Part 2 - Basic Statistical Concepts and Tools | applied statistics

Basic Statistics

Let’s review some basic statistical concepts and tools.

Sample Mean

The sample mean is defined as, $$ \bar{x} = \frac{1}{n} \sum_{i=1}^{n} x_i $$ where $x_i$ is the $i$-th observation in the sample.

If we’re drawing from a population, the population mean is denoted by $\mathbb{E}(X)$.

In R, we can calculate the sample mean using the mean() function.

x <- 1:10
> mean(x)
[1] 5.5

> sum(x)/lengt(x)
[1] 5.5

If we assume the components of the data vector are independent and identically distributed, the sample mean is an unbiased estimator of the population mean.

Sample Median

The sample median $m$ of $x_1, x_2, \ldots, x_n$ is the middle value of the ordered data set.

Let the sorted data be denoted by $x_{(1)} \leq x_{(2)} \leq \ldots \leq x_{(n)}$. Then, $$ m = \begin{cases} x_{k+1} & n = 2k + 1 \text{ (odd)} \newline \frac{1}{2} (x_{k} + x_{k+1}) & n = 2k \text{ (even)} \end{cases} $$

The sample median is simply median() in R. The median is a special kind of quantile, which we will talk about later. Important to note is that the median and mean can differ significantly, especially when the data is skewed.

The median is insensitive to a few unusually large or unusually small observations, this is called robustness.

Sample Variance

The sample variance is defined as, $$ s^2 = \frac{1}{n-1} \sum_{i=1}^{n} (x_i - \bar{x})^2 $$ where $\bar{x}$ is the sample mean.

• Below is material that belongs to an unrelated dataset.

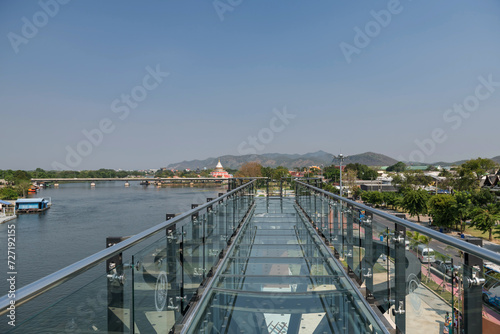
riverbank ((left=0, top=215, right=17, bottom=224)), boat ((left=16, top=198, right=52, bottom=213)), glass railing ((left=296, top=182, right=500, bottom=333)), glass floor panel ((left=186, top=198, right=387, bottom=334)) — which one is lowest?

The sample variance is an unbiased estimator of the population variance.

This will give us an overall sense of the variation in the data, as the name suggests. NB: Remember that, the unit of the variance is squared, so it’s not directly interpretable.

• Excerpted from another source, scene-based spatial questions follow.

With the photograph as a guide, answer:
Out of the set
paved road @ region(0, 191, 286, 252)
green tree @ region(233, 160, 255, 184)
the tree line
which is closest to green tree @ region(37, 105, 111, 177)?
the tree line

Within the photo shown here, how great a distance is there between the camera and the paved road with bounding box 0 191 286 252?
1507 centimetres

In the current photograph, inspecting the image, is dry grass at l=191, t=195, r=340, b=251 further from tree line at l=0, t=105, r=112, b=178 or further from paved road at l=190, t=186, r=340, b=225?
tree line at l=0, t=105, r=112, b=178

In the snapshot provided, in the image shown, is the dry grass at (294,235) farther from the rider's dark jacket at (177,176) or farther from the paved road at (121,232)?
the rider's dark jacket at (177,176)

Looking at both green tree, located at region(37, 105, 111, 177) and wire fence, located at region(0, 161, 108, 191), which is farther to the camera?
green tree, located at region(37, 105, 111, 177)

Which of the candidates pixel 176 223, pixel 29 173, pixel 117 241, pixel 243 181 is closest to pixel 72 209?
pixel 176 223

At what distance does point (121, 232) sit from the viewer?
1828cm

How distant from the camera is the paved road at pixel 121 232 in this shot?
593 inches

In R, we can calculate the sample variance using the var() function.

Sample Standard Deviation

The sample standard deviation is the square root of the sample variance, $$ s = \sqrt{s^2} = \sqrt{\frac{1}{n-1} \sum_{i=1}^{n} (x_i - \bar{x})^2} $$

Unlike the variance, the standard deviation is in the same unit as the data, so it’s more interpretable.

In R, we can calculate the sample standard deviation using the sd() function.

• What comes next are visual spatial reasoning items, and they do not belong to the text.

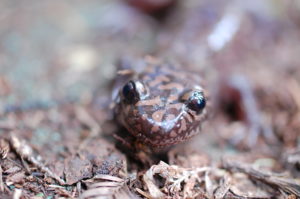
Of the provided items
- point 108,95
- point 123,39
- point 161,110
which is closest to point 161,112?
point 161,110

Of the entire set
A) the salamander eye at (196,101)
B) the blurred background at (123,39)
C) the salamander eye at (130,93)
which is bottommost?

If we’re drawing from a population, the population standard deviation is defined as, $$ Var(X) = \mathbb{E}[(X - \mathbb{E}(X))^2] $$

Sample Quantile

For $0 \leq p \leq 1$, the $p$-th quantile for the sample is the data at position $\approx pn$ in the sorted data.

Wehn this is not an integer, a weighted average is used.

This value essentially splits the data so that (roughly) $100p%$ is smaller and $100(1-p)%$ is larger. The median is the $0.5$ quantile.

The $p$-th quantile is also called the $100p$-th percentile.

For a population, the $p$-th quantile for a distribution is defined as $F^{-1}(p)$, if $F$ is strictly increasing so that the inverse exists. Otherwise the definition is a little bit more complicated.

In R, we can calculate the quantiles using the quantile() function.

quantile(x, 0.25) # 25th percentile
quantile(x, (0.25, 0.75)) # 25th and 75th percentiles

Quantiles VS. Proportions

For a data vector $x$ we can ask two related but inverse questions.

What proportion of the data is less than or equal to a specified value? Or for a specified proporation, what value has this proportion of the data less than or equal?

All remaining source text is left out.